In the 1920’s Detroit Edison acquired the rights to power the Village, and the mill stood abandoned and weather-beaten until the 1930’s. In 1931, Village officials voted to demolish the building in a clean-up campaign. However, Henry Ford informed them that he was the new owner. In 1935, Mr. Ford began work on the Old Mill. He stripped the building to its original timber frame. It was rebuilt along the old lines, and timber for the mill foundation was cut from adjacent land and hand-hewed. Henry Ford also added a limestone structure in which he installed a Leffel turbine-powered G.E. generator and a steam-powered generator as well as a foundry and steam boilers. His new factory was now part of his grand design for dotting the countryside with village industries. The Dundee plant produced welding tips for Ford’s main factories. In the Depression Era, the plant was of major importance to the local economy. After Mr. Ford’s death, the company gradually withdrew its support of the village industries and the plant was sold in 1954 to Wolverine Manufacturing Company. The company converted the plant into a paper mill to produce gasket material. In 1970, Wolverine sold the landmark to the Village of Dundee for $1.00. The mill stood unused for the next decade until 1981 when the Old Mill Restoration Committee, a group of community volunteers, undertook the daunting task of turning the mill structure, hose first floor was covered with tar and chicken wire, into a museum.”

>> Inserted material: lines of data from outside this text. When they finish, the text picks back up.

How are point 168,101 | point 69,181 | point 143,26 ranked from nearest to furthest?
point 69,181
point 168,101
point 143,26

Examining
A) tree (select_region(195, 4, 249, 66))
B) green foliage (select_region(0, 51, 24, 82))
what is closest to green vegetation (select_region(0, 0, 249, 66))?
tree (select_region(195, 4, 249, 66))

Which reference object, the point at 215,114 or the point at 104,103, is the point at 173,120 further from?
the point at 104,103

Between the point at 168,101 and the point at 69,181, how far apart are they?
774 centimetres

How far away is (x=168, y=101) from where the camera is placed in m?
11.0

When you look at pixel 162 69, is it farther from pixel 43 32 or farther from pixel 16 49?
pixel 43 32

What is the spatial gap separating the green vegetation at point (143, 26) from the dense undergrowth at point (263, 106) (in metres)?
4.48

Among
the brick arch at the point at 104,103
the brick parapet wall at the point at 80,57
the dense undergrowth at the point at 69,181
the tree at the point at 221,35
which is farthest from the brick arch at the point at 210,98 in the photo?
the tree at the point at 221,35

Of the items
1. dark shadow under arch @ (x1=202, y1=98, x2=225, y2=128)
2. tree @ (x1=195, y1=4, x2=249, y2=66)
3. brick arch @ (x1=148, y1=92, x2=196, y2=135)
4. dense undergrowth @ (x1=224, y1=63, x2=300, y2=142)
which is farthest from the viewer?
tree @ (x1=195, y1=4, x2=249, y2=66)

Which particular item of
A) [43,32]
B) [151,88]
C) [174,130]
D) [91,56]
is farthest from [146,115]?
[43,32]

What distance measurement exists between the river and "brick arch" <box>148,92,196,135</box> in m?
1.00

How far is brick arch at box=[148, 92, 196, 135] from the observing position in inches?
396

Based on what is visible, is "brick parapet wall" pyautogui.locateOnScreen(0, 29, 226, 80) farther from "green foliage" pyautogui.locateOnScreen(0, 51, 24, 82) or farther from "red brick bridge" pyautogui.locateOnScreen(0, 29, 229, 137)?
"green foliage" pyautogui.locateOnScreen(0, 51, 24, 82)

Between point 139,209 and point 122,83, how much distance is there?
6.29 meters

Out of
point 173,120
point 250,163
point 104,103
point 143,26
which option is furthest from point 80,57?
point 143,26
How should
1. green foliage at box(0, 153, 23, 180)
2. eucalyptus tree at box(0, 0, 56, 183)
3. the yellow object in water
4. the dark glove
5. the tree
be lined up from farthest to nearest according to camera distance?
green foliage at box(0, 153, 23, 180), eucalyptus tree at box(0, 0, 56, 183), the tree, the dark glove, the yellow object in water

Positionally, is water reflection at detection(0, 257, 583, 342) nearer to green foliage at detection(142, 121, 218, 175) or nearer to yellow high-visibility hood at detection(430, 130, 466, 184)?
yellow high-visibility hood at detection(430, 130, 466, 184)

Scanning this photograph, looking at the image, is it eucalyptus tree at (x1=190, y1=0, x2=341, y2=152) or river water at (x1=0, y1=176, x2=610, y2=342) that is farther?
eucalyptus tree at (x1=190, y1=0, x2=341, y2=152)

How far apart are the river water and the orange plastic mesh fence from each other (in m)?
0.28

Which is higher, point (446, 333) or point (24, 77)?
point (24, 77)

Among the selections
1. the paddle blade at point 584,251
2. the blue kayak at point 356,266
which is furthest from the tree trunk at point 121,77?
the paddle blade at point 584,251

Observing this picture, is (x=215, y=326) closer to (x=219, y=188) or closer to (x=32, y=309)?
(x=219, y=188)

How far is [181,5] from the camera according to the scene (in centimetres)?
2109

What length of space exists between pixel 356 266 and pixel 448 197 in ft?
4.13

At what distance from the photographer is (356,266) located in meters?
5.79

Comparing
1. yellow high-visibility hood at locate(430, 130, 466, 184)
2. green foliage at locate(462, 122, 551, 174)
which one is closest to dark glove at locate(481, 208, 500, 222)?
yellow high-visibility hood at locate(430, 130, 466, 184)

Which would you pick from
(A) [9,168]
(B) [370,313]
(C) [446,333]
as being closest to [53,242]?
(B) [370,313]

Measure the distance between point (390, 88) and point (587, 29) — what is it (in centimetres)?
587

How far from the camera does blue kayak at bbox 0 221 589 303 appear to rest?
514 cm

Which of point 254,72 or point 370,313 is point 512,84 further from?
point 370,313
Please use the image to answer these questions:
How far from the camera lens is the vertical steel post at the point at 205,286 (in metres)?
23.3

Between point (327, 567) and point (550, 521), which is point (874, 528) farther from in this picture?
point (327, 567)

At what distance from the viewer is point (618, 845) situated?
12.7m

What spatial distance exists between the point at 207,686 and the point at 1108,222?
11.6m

Currently SWPI is the team that manages most of the adult hunts at this site.  The site appears to be very active and there is talk about a young native girl that haunts the site.  There is possibly many spirits attached to items at the site due to it being a museum.


This investigation was a public hunt put on the DPX (Detroit Paranormal Expeditions).  They were very quick sessions broken up on various levels of the museum. Our team first started on the third floor.

Our Ovilus picked up the name Peggy and from what volunteers told us there was a wedding dress owned by a Margaret.

We then moved to the second floor but was barely able to get stuff set up before our group was moved to the basement.  We did get some flashlight activity but not enough time was given to determine if it was paranormal. We tried to start an SP-11 Session as well.

In the basement, Brenda attempted to take some FLIR photos but they did not save to the camera. The DPX team used a Kinnect program to show others how they may be able to pick up entities.  We then moved to another part of the basement to conduct and EVP session. Here the group then split up to different sections of the basement. Brenda had to leave due to the high mold content causing allergy issues in that area.

The last session was in the ball room with the group used the Spiritus application.  Many voices came out and called members names. Brenda kept hearing the word “Wolf”


Ace was sensing a spirit in the room.


The site appears to be very activity.  Theory is that many entities get energy from moving water sources and this would be the optimal place for spirits to live and be energized.  Also, with all the artifacts in the building, we are sure these were special items for specific persons, thus the family donating them to the museum which would cause entities to be on site.  Many teams have investigated this site so it is safe to assume there is much paranormal activity onsite.  We wish we had more time during the sessions but at this time is was not possible because it was a public hunt.